Problem to work on: Update the records below so that "parked car" becomes "parked van" everywhere it appears, with nothing else changed. Leave the pictures out of your answer.

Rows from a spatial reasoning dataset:
════

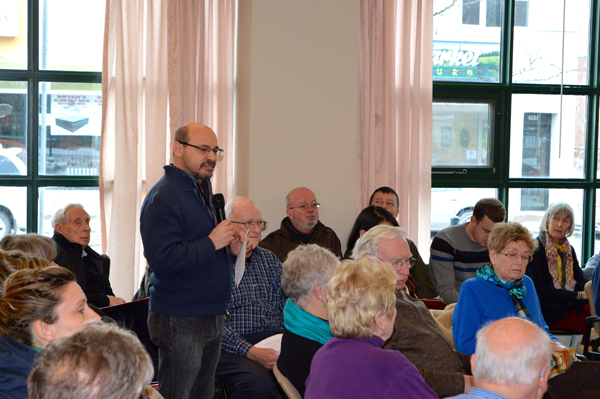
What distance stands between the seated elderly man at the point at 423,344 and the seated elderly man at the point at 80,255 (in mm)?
2023

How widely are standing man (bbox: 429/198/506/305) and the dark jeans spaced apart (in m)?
2.10

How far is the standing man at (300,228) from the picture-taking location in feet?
13.5

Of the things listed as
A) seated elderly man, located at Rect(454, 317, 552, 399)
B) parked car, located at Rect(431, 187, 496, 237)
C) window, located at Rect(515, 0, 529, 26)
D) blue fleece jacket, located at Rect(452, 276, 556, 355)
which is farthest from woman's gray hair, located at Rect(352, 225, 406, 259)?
window, located at Rect(515, 0, 529, 26)

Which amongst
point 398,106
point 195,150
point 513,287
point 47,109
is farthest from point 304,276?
point 47,109

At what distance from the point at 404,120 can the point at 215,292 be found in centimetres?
284

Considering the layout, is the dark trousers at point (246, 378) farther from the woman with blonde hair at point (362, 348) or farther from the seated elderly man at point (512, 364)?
the seated elderly man at point (512, 364)

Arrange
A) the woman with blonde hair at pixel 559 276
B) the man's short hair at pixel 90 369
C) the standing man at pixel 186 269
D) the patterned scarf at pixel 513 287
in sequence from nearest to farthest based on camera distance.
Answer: the man's short hair at pixel 90 369 → the standing man at pixel 186 269 → the patterned scarf at pixel 513 287 → the woman with blonde hair at pixel 559 276

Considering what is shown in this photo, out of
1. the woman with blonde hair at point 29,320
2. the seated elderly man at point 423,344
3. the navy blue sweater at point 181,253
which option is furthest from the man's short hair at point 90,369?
the seated elderly man at point 423,344

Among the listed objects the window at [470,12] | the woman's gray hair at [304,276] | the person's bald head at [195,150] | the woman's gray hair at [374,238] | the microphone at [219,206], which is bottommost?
the woman's gray hair at [304,276]

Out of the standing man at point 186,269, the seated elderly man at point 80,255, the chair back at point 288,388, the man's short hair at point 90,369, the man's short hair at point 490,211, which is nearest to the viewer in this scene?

════

Solved exercise:
What distance stands between the seated elderly man at the point at 423,344 and the seated elderly man at the point at 80,255 (in mm)?
2023

How widely are standing man (bbox: 429/198/506/305) and the dark jeans spaced apart (in m)?
2.10

How far is the standing man at (300,228) from the picture-taking location in feet?
13.5

Of the things listed as
A) seated elderly man, located at Rect(454, 317, 552, 399)
B) parked van, located at Rect(431, 187, 496, 237)
C) window, located at Rect(515, 0, 529, 26)
D) blue fleece jacket, located at Rect(452, 276, 556, 355)
which is farthest from woman's gray hair, located at Rect(352, 225, 406, 259)?
window, located at Rect(515, 0, 529, 26)

Which amongst
point 398,106
point 195,150
point 513,287
point 47,109
is farthest from point 304,276?
point 47,109

At what distance from the point at 404,120 can the point at 215,292 be found in centimetres?
284

Considering the layout, is the dark trousers at point (246, 378) farther from the woman with blonde hair at point (362, 348) or farther from the seated elderly man at point (512, 364)?
the seated elderly man at point (512, 364)

Arrange
A) the woman with blonde hair at pixel 559 276
B) the man's short hair at pixel 90 369
C) the standing man at pixel 186 269
D) the patterned scarf at pixel 513 287
in sequence from nearest to farthest based on camera distance.
Answer: the man's short hair at pixel 90 369 → the standing man at pixel 186 269 → the patterned scarf at pixel 513 287 → the woman with blonde hair at pixel 559 276

Considering what is shown in this photo, out of
1. the woman with blonde hair at point 29,320
2. the seated elderly man at point 423,344
3. the navy blue sweater at point 181,253
which option is furthest from the man's short hair at point 90,369?
the seated elderly man at point 423,344

Among the listed objects the window at [470,12] | the woman's gray hair at [304,276] | the person's bald head at [195,150] | the woman's gray hair at [374,238] | the microphone at [219,206], which is bottommost?
the woman's gray hair at [304,276]

Out of the standing man at point 186,269, the seated elderly man at point 80,255, the chair back at point 288,388, the man's short hair at point 90,369, the man's short hair at point 490,211, which is nearest to the viewer in this scene?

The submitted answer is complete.